:: Excerpt provided ::

Saturday, December 25, 2010

Life Ingredients Found in Superhot Meteorites—A First



Hot on the heels of finding arsenic-loving life-forms, NASA astronomers have uncovered amino acids—the fundamental foundation for life—in a place where they shouldn't be.

The acids—precursors of proteins—have been unexpectedly found inside fragments of previously superheated meteorites that landed in northern Sudan in 2008, a new study says.

Amino acids have already been found in a variety of carbon-rich meteorites formed under relatively cool conditions. (See asteroid and comet pictures.)

But this is the first time the substances have been found in meteorites that had been naturally heated to 2,000 degrees Fahrenheit (1,100 degrees Celsius). That extreme temperature which should have destroyed any hint of organic material inside, said study leader Daniel Glavin, an astrobiologist at NASA's Goddard Space Flight Center in Maryland.

:::

## Exercise prompt
Reproduce verbatim the passage of the meteorite article between "Hot on the heels" and "they shouldn't be.", inclusive.

:: Collected data ::

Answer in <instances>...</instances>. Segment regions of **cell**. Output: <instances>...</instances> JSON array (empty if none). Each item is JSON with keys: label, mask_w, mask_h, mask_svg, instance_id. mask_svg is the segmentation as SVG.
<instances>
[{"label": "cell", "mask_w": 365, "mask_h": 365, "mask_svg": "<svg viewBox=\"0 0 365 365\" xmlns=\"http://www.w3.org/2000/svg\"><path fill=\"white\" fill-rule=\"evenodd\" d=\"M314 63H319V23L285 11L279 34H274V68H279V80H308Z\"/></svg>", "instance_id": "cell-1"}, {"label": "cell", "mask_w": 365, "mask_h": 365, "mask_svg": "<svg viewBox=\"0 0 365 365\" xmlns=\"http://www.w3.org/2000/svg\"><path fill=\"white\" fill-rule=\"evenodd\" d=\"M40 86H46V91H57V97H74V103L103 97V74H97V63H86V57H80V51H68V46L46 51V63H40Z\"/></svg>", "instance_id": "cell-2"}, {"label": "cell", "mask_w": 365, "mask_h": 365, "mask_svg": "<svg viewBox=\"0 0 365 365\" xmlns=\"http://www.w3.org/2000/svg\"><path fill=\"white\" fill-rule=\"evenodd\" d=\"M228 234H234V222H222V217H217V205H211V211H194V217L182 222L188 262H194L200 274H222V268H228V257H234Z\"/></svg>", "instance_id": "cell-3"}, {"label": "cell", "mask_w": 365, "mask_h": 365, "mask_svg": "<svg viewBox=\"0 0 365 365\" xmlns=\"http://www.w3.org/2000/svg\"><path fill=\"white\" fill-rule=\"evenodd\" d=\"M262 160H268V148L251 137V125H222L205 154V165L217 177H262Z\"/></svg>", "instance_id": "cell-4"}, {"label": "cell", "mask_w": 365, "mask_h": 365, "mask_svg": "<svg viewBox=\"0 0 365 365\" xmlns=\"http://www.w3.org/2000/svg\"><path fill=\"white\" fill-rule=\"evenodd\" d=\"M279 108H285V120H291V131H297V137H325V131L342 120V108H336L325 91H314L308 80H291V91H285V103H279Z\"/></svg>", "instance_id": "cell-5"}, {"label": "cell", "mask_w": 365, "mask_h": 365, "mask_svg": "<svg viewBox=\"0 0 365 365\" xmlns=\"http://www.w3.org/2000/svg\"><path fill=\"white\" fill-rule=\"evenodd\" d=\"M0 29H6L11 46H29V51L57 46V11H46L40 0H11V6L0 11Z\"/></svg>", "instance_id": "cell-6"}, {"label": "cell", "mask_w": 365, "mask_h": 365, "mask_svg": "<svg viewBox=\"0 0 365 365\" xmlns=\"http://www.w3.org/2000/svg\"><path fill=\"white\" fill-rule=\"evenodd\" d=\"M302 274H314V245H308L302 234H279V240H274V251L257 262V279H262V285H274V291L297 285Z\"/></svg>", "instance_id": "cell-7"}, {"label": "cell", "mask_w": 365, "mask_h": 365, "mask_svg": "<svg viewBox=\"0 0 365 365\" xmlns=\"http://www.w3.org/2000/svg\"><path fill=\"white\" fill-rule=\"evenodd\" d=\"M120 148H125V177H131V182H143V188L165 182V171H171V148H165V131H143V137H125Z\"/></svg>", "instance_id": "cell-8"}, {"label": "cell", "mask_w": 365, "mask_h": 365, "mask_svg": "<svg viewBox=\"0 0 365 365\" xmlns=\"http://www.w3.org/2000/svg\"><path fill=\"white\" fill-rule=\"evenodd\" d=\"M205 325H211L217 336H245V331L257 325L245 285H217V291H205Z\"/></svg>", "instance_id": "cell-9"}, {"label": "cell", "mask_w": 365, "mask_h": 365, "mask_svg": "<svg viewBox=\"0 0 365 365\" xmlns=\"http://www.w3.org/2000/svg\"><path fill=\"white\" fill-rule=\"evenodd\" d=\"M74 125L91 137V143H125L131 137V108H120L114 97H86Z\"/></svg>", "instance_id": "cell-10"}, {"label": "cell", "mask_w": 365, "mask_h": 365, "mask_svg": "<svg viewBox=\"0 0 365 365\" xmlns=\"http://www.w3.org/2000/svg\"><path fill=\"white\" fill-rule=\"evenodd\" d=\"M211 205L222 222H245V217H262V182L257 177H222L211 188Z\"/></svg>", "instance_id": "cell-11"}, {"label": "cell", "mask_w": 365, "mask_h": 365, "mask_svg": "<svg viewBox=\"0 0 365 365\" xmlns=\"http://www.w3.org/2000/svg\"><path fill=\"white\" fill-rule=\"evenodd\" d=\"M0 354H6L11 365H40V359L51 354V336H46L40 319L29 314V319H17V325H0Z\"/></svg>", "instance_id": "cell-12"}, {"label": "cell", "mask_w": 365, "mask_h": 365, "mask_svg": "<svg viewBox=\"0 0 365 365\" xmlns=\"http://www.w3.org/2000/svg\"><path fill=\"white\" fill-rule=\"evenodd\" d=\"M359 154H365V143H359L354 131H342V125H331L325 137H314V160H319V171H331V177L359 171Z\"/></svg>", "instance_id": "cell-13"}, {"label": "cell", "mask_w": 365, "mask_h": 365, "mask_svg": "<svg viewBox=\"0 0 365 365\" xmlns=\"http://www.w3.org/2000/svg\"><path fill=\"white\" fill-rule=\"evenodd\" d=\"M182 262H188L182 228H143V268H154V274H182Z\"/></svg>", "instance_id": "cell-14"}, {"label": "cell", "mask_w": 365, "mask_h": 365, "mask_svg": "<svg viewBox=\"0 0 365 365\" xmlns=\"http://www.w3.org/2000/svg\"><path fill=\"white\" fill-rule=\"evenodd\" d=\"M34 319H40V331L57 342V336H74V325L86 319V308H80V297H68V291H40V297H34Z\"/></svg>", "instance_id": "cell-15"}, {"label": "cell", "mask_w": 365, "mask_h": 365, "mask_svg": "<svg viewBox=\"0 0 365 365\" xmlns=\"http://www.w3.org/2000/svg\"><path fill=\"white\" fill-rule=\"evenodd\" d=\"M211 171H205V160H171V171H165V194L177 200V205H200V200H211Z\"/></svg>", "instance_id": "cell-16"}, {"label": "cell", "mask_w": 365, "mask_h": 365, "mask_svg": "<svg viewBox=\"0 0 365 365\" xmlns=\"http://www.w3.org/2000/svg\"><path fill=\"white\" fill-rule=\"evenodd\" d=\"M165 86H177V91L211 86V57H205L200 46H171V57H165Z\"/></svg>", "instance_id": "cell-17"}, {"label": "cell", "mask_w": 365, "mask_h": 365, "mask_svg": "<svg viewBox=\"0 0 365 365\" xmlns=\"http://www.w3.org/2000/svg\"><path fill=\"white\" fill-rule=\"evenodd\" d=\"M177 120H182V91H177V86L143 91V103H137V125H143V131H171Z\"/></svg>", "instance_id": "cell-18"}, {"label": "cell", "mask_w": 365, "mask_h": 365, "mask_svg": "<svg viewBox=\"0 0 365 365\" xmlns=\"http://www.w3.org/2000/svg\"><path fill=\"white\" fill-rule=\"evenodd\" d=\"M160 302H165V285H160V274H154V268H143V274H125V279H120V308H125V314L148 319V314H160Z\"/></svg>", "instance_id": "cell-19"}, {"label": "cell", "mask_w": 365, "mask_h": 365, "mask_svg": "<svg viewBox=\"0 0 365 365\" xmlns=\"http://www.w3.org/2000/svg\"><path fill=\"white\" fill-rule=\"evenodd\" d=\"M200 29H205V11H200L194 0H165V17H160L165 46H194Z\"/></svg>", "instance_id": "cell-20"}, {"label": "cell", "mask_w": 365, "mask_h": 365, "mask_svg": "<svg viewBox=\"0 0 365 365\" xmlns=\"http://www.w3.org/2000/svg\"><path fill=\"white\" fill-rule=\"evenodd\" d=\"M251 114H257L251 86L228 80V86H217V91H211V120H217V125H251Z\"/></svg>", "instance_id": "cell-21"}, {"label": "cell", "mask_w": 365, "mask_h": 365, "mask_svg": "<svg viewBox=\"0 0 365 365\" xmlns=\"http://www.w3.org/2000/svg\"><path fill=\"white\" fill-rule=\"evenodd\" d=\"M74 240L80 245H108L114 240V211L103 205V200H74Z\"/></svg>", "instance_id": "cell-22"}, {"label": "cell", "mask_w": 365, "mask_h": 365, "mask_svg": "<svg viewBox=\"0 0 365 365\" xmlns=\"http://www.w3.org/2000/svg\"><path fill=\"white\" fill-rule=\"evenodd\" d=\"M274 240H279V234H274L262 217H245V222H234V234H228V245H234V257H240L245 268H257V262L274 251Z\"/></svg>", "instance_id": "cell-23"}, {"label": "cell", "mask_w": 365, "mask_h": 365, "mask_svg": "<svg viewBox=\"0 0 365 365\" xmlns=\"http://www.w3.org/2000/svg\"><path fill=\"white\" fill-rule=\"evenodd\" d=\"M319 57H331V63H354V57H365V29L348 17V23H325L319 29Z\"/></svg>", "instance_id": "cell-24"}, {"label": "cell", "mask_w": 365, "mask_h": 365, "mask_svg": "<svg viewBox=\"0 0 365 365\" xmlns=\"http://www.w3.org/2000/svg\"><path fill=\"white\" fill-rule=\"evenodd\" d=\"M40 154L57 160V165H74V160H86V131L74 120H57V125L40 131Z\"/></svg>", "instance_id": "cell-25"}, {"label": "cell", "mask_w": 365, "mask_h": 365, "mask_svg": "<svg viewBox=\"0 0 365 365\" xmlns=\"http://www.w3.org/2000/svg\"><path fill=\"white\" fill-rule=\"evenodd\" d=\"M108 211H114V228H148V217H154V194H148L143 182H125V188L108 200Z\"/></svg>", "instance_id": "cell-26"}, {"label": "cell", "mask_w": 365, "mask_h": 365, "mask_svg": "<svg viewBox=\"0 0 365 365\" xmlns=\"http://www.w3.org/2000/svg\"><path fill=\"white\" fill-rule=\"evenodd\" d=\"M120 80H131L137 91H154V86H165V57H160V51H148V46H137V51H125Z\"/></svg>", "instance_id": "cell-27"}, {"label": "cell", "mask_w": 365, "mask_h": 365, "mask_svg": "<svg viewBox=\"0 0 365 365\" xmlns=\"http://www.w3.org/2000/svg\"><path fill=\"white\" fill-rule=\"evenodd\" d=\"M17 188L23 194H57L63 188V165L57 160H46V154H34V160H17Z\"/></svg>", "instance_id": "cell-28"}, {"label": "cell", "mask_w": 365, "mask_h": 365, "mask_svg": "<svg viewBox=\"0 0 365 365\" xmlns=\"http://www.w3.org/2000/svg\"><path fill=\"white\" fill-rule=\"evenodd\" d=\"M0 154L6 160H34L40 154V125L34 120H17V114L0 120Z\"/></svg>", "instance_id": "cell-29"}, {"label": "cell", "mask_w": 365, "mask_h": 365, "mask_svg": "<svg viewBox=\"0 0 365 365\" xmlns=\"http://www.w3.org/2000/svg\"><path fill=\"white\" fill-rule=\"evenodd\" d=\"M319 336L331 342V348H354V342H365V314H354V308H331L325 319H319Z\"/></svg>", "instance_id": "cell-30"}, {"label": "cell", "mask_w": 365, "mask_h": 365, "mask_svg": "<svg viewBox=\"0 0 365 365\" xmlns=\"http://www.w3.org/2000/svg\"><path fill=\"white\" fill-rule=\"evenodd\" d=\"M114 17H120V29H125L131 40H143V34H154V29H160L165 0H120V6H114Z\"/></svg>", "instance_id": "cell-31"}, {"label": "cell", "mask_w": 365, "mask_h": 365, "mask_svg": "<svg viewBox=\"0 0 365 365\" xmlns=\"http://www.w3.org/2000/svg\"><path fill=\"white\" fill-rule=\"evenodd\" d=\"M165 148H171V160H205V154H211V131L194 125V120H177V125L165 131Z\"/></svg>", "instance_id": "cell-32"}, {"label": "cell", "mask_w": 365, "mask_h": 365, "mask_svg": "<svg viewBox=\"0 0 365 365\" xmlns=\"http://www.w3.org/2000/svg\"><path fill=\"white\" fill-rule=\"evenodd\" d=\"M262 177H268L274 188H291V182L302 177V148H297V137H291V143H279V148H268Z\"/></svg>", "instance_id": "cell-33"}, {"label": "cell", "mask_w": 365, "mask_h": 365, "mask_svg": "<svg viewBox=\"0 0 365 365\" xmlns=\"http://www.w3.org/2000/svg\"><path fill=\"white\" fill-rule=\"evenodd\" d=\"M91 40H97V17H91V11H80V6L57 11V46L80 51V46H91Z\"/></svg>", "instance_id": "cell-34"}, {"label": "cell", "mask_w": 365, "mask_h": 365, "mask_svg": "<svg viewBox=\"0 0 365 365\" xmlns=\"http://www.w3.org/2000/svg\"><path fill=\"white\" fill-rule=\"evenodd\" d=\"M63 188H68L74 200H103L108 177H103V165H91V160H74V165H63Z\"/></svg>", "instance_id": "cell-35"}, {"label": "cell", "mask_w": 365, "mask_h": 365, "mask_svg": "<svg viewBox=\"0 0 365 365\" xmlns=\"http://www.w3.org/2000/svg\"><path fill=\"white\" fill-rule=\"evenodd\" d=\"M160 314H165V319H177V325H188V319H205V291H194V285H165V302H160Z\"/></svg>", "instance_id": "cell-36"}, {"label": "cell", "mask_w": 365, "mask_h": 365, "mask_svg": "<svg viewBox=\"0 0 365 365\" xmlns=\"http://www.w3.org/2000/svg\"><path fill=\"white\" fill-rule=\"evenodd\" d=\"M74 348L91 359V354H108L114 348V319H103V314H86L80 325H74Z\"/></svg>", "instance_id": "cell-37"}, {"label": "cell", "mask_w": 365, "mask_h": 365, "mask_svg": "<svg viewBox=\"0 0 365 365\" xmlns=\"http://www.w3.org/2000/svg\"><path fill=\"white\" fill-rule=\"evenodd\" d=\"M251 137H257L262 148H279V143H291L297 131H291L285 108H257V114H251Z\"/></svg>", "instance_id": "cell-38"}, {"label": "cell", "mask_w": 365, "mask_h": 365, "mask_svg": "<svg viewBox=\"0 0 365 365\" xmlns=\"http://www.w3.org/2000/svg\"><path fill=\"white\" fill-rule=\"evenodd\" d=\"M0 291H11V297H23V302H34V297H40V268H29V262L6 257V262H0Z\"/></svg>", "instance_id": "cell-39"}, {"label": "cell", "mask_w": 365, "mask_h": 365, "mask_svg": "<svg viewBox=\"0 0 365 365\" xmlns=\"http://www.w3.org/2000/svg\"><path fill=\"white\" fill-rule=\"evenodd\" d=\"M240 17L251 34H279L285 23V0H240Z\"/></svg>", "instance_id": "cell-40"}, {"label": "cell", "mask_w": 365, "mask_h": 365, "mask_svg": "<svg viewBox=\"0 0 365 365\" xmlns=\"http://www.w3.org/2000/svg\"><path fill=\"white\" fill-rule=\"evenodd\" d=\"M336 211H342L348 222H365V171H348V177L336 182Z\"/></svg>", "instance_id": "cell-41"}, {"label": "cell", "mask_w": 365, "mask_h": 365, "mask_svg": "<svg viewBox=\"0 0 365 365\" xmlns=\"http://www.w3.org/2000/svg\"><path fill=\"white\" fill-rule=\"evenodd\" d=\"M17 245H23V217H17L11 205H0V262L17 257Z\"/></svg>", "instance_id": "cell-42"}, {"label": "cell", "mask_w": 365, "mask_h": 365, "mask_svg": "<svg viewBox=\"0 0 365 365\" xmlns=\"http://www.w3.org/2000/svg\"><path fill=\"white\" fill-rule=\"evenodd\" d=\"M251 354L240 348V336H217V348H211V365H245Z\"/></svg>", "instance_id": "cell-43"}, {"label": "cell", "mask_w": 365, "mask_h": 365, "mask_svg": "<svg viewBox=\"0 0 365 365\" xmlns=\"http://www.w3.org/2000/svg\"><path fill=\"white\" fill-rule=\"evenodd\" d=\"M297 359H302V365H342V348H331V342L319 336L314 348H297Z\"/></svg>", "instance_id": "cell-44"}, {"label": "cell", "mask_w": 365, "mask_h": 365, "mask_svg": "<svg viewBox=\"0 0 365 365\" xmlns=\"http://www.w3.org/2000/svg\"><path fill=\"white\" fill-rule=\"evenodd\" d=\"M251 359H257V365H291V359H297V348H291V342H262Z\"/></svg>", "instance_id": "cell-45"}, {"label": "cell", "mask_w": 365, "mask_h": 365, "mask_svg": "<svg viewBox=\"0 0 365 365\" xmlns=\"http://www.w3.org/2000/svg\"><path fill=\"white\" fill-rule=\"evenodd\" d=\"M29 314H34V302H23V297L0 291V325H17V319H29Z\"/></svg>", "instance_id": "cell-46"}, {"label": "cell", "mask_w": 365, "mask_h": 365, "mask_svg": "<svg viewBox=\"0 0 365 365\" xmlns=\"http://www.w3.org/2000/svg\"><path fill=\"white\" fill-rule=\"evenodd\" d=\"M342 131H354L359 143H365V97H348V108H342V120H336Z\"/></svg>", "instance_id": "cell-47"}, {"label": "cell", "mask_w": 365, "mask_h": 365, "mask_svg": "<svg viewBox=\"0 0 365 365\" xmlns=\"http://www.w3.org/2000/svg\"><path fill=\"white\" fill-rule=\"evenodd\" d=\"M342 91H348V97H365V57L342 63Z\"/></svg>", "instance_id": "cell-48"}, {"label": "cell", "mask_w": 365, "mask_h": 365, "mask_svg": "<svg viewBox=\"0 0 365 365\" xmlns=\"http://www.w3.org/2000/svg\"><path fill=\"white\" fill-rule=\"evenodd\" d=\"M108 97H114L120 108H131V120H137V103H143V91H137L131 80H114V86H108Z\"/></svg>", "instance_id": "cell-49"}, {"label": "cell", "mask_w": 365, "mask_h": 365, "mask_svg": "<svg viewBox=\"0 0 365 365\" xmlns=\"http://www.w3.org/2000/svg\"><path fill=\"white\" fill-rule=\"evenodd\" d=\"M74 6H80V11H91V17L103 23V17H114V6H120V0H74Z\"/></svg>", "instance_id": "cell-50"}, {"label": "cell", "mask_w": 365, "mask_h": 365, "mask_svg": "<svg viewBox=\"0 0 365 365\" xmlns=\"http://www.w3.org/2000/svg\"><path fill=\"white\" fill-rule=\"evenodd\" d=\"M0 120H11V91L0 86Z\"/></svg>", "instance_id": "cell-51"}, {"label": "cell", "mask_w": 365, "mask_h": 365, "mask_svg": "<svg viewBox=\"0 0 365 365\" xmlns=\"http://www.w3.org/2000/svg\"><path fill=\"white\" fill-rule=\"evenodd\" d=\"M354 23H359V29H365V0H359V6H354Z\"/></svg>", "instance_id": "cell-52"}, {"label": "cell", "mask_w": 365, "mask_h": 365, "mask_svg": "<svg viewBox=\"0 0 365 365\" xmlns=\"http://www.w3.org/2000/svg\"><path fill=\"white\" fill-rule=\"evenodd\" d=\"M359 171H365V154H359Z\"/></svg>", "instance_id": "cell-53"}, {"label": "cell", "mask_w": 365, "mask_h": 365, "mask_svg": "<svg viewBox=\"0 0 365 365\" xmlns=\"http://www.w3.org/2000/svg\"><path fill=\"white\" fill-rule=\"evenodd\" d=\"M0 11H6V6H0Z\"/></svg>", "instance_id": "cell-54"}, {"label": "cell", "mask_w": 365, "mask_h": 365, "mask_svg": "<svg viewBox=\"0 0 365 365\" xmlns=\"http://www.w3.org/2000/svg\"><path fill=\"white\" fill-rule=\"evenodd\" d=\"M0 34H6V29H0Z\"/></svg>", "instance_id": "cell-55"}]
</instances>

:::

## Exercise answer
Hot on the heels of finding arsenic-loving life-forms, NASA astronomers have uncovered amino acids—the fundamental foundation for life—in a place where they shouldn't be.